This is an automated email from the ASF dual-hosted git repository.
liurenjie1024 pushed a commit to branch main
in repository https://gitbox.apache.org/repos/asf/iceberg-rust.git
The following commit(s) were added to refs/heads/main by this push:
new ffd6454fe feat(storage): implement opendal resolving storage (#2231)
ffd6454fe is described below
commit ffd6454fe283e0815593d2fb93169ea36b690174
Author: Shawn Chang <[email protected]>
AuthorDate: Mon Mar 16 20:46:31 2026 -0700
feat(storage): implement opendal resolving storage (#2231)
## Which issue does this PR close?
<!--
We generally require a GitHub issue to be filed for all bug fixes and
enhancements and this helps us generate change logs for our releases.
You can link an issue to this PR using the GitHub syntax.

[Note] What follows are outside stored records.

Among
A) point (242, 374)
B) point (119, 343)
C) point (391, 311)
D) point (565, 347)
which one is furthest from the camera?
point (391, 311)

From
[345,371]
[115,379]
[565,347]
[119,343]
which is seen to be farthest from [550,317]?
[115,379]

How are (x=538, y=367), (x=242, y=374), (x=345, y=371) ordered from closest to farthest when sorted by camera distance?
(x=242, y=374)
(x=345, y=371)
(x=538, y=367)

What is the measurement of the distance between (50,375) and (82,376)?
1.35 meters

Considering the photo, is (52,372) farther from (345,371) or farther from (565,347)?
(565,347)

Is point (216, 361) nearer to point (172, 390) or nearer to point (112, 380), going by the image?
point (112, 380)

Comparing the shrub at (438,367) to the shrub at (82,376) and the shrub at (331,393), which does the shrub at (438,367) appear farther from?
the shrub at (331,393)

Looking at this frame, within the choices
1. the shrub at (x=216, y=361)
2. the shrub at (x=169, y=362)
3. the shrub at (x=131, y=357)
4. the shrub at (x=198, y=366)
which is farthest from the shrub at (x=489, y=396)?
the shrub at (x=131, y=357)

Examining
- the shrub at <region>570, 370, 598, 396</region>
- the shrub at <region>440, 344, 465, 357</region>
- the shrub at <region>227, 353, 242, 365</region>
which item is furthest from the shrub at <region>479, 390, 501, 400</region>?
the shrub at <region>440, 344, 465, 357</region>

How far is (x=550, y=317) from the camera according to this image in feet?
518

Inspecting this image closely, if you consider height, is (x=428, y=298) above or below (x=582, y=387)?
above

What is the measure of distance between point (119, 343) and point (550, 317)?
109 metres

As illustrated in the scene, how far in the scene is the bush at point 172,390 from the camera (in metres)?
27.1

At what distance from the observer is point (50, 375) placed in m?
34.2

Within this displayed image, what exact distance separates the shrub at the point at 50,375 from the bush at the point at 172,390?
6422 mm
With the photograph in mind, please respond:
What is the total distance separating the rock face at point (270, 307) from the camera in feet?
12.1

For example
`Closes #123` indicates that this PR will close issue #123.
-->
- Closes #2210
## What changes are included in this PR?
- Add OpenDalResolvingStorage
<!--
Provide a summary of the modifications in this PR. List the main changes
such as new features, bug fixes, refactoring, or any other updates.
-->
## Are these changes tested?
Added a new test
<!--
Specify what test covers (unit test, integration test, etc.).
If tests are not included in your PR, please explain why (for example,
are they covered by existing tests)?
-->
---
crates/storage/opendal/src/lib.rs | 3 +
crates/storage/opendal/src/resolving.rs | 319 +++++++++++++++++++++
.../opendal/tests/resolving_storage_test.rs | 297 +++++++++++++++++++
3 files changed, 619 insertions(+)
diff --git a/crates/storage/opendal/src/lib.rs
b/crates/storage/opendal/src/lib.rs
index 7c11f80ad..816068052 100644
--- a/crates/storage/opendal/src/lib.rs
+++ b/crates/storage/opendal/src/lib.rs
@@ -90,6 +90,9 @@ cfg_if! {
}
}
+mod resolving;
+pub use resolving::{OpenDalResolvingStorage, OpenDalResolvingStorageFactory};
+
/// OpenDAL-based storage factory.
///
/// Maps scheme to the corresponding OpenDalStorage storage variant.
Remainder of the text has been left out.